Dataset entries:
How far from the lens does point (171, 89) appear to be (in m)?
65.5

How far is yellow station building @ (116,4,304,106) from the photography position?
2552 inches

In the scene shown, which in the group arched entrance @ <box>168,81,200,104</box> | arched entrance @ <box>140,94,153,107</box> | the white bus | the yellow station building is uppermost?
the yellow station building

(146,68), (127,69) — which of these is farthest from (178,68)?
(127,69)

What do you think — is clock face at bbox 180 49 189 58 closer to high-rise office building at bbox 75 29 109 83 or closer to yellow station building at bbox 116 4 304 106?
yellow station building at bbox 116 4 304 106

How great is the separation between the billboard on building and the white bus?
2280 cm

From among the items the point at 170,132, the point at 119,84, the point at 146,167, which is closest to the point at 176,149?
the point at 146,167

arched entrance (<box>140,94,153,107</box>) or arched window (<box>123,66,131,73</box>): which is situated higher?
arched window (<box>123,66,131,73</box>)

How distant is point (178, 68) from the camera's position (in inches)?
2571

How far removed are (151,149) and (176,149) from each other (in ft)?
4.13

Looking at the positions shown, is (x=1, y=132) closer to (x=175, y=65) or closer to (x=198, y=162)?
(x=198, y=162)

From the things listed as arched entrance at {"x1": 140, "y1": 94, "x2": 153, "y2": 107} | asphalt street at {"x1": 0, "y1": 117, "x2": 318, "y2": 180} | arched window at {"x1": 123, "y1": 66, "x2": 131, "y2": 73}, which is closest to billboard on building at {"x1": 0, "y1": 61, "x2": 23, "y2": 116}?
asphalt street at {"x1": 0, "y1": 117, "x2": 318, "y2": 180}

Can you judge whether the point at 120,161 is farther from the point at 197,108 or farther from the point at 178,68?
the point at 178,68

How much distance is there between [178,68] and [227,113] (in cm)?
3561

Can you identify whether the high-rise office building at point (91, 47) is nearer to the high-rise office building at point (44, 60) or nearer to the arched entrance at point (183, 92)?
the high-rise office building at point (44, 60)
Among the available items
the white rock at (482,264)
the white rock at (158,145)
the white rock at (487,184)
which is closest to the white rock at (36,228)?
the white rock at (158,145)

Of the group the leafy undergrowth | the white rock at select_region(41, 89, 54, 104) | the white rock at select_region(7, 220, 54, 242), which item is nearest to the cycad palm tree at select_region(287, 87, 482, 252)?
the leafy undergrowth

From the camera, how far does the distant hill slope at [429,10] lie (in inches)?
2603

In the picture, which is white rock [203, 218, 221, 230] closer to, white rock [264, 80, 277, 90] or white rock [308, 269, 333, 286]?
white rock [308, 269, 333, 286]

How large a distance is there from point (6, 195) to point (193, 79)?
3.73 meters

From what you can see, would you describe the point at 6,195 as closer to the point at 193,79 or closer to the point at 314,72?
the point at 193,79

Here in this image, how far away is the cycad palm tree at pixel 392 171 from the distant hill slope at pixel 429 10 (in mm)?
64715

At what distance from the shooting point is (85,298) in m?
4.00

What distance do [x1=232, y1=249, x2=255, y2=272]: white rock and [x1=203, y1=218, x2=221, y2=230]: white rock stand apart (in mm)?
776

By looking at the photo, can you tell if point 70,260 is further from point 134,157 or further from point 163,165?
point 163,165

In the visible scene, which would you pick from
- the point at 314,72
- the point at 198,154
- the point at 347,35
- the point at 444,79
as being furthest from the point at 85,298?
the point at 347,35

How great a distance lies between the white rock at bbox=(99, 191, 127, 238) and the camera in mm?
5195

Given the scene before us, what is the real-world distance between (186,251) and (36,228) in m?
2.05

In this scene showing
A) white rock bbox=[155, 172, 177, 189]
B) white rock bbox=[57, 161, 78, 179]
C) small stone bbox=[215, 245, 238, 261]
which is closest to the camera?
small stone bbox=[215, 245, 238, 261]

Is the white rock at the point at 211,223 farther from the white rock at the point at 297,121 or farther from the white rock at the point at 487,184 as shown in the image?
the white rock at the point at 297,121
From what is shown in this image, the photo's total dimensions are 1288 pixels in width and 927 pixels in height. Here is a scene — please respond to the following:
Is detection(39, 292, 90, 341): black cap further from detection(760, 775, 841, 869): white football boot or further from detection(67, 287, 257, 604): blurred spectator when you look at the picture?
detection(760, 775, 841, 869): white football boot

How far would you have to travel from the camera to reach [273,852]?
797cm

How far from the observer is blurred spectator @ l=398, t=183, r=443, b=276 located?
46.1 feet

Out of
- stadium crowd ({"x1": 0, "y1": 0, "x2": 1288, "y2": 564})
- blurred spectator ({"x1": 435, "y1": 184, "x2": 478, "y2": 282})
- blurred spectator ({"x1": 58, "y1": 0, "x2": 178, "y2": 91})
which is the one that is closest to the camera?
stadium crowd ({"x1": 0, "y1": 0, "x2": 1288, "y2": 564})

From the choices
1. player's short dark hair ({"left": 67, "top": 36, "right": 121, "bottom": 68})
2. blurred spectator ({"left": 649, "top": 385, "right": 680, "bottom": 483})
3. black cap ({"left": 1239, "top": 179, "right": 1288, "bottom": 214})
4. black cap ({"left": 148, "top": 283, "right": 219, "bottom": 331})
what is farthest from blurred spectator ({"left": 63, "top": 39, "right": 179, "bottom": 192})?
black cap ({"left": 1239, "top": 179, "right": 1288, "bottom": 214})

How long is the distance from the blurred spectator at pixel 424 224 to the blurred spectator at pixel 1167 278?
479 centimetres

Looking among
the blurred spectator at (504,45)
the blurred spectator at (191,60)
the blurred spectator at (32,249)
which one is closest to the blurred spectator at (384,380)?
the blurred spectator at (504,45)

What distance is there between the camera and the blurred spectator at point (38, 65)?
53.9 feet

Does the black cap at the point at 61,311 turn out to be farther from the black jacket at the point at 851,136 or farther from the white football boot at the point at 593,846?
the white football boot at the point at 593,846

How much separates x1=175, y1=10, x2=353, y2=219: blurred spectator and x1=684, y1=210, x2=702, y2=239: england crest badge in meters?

▶ _Set task_
Please print all of the material above line by line, without changing a single character.

▶ _Problem solution_
How far from the lens does point (171, 89) appear to be (in m)?
65.5

How far is yellow station building @ (116,4,304,106) from the photography position?
2552 inches

In the scene shown, which in the group arched entrance @ <box>168,81,200,104</box> | arched entrance @ <box>140,94,153,107</box> | the white bus | the yellow station building is uppermost?
the yellow station building

(146,68), (127,69) — which of these is farthest from (178,68)?
(127,69)

What do you think — is clock face at bbox 180 49 189 58 closer to high-rise office building at bbox 75 29 109 83 or closer to yellow station building at bbox 116 4 304 106?
yellow station building at bbox 116 4 304 106

How great is the separation between the billboard on building and the white bus?
2280 cm

From among the items the point at 170,132, the point at 119,84, the point at 146,167, which is closest to the point at 176,149?
the point at 146,167

arched entrance (<box>140,94,153,107</box>) or arched window (<box>123,66,131,73</box>): which is situated higher?
arched window (<box>123,66,131,73</box>)

How distant is point (178, 68) from the camera's position (in inches)?
2571

How far removed are (151,149) and (176,149) from each other (in ft)?
4.13

Looking at the positions shown, is (x=1, y=132) closer to (x=175, y=65) or closer to (x=198, y=162)?
(x=198, y=162)

From the things listed as arched entrance at {"x1": 140, "y1": 94, "x2": 153, "y2": 107} | asphalt street at {"x1": 0, "y1": 117, "x2": 318, "y2": 180} | arched window at {"x1": 123, "y1": 66, "x2": 131, "y2": 73}, which is closest to billboard on building at {"x1": 0, "y1": 61, "x2": 23, "y2": 116}?
asphalt street at {"x1": 0, "y1": 117, "x2": 318, "y2": 180}

Can you judge whether the point at 120,161 is farther from the point at 197,108 or farther from the point at 178,68?
the point at 178,68

How much distance is there between [178,68] and [227,113] (in cm)?
3561

Can you identify whether the high-rise office building at point (91, 47) is nearer to the high-rise office building at point (44, 60) or nearer to the arched entrance at point (183, 92)?
the high-rise office building at point (44, 60)
Among the available items
the white rock at (482,264)
the white rock at (158,145)
the white rock at (487,184)
which is closest to the white rock at (36,228)?
the white rock at (158,145)

Of the group the leafy undergrowth | the white rock at select_region(41, 89, 54, 104) | the white rock at select_region(7, 220, 54, 242), which item is nearest to the cycad palm tree at select_region(287, 87, 482, 252)?
the leafy undergrowth

From the camera, how far does the distant hill slope at [429,10] lie (in inches)?
2603

In the picture, which is white rock [203, 218, 221, 230] closer to, white rock [264, 80, 277, 90] or white rock [308, 269, 333, 286]?
white rock [308, 269, 333, 286]

How large a distance is there from point (6, 195) to point (193, 79)?
3.73 meters

From what you can see, would you describe the point at 6,195 as closer to the point at 193,79 or closer to the point at 314,72?
the point at 193,79

Here in this image, how far away is the cycad palm tree at pixel 392 171 from the distant hill slope at pixel 429 10 (in mm)?
64715

At what distance from the shooting point is (85,298) in m?
4.00

What distance do [x1=232, y1=249, x2=255, y2=272]: white rock and [x1=203, y1=218, x2=221, y2=230]: white rock stand apart (in mm)?
776

By looking at the photo, can you tell if point 70,260 is further from point 134,157 or further from point 163,165?
point 163,165

In the visible scene, which would you pick from
- the point at 314,72
- the point at 198,154
- the point at 347,35
- the point at 444,79
as being furthest from the point at 85,298?
the point at 347,35

How great a distance lies between the white rock at bbox=(99, 191, 127, 238) and the camera in mm?
5195

Given the scene before us, what is the real-world distance between (186,251) and (36,228) in m?
2.05

In this scene showing
A) white rock bbox=[155, 172, 177, 189]
B) white rock bbox=[57, 161, 78, 179]
C) small stone bbox=[215, 245, 238, 261]
which is closest to the camera?
small stone bbox=[215, 245, 238, 261]

Is the white rock at the point at 211,223 farther from the white rock at the point at 297,121 or farther from the white rock at the point at 487,184 as shown in the image?
the white rock at the point at 297,121
From what is shown in this image, the photo's total dimensions are 1288 pixels in width and 927 pixels in height. Here is a scene — please respond to the following:
Is detection(39, 292, 90, 341): black cap further from detection(760, 775, 841, 869): white football boot or further from detection(67, 287, 257, 604): blurred spectator when you look at the picture?
detection(760, 775, 841, 869): white football boot

How far would you have to travel from the camera to reach [273,852]?
797cm

How far from the observer is blurred spectator @ l=398, t=183, r=443, b=276 located?
46.1 feet

Out of
- stadium crowd ({"x1": 0, "y1": 0, "x2": 1288, "y2": 564})
- blurred spectator ({"x1": 435, "y1": 184, "x2": 478, "y2": 282})
- blurred spectator ({"x1": 58, "y1": 0, "x2": 178, "y2": 91})
which is the one that is closest to the camera?
stadium crowd ({"x1": 0, "y1": 0, "x2": 1288, "y2": 564})

From the choices
1. player's short dark hair ({"left": 67, "top": 36, "right": 121, "bottom": 68})
2. blurred spectator ({"left": 649, "top": 385, "right": 680, "bottom": 483})
3. black cap ({"left": 1239, "top": 179, "right": 1288, "bottom": 214})
4. black cap ({"left": 148, "top": 283, "right": 219, "bottom": 331})
what is farthest from blurred spectator ({"left": 63, "top": 39, "right": 179, "bottom": 192})?
black cap ({"left": 1239, "top": 179, "right": 1288, "bottom": 214})

How long is the distance from the blurred spectator at pixel 424 224 to the blurred spectator at pixel 1167 278?
479 centimetres

Looking among
the blurred spectator at (504,45)
the blurred spectator at (191,60)
the blurred spectator at (32,249)
which one is closest to the blurred spectator at (384,380)?
the blurred spectator at (504,45)

What distance is there between the camera and the blurred spectator at point (38, 65)?
53.9 feet

Does the black cap at the point at 61,311 turn out to be farther from the black jacket at the point at 851,136 or farther from the white football boot at the point at 593,846?
the white football boot at the point at 593,846

How much separates x1=175, y1=10, x2=353, y2=219: blurred spectator and x1=684, y1=210, x2=702, y2=239: england crest badge in meters?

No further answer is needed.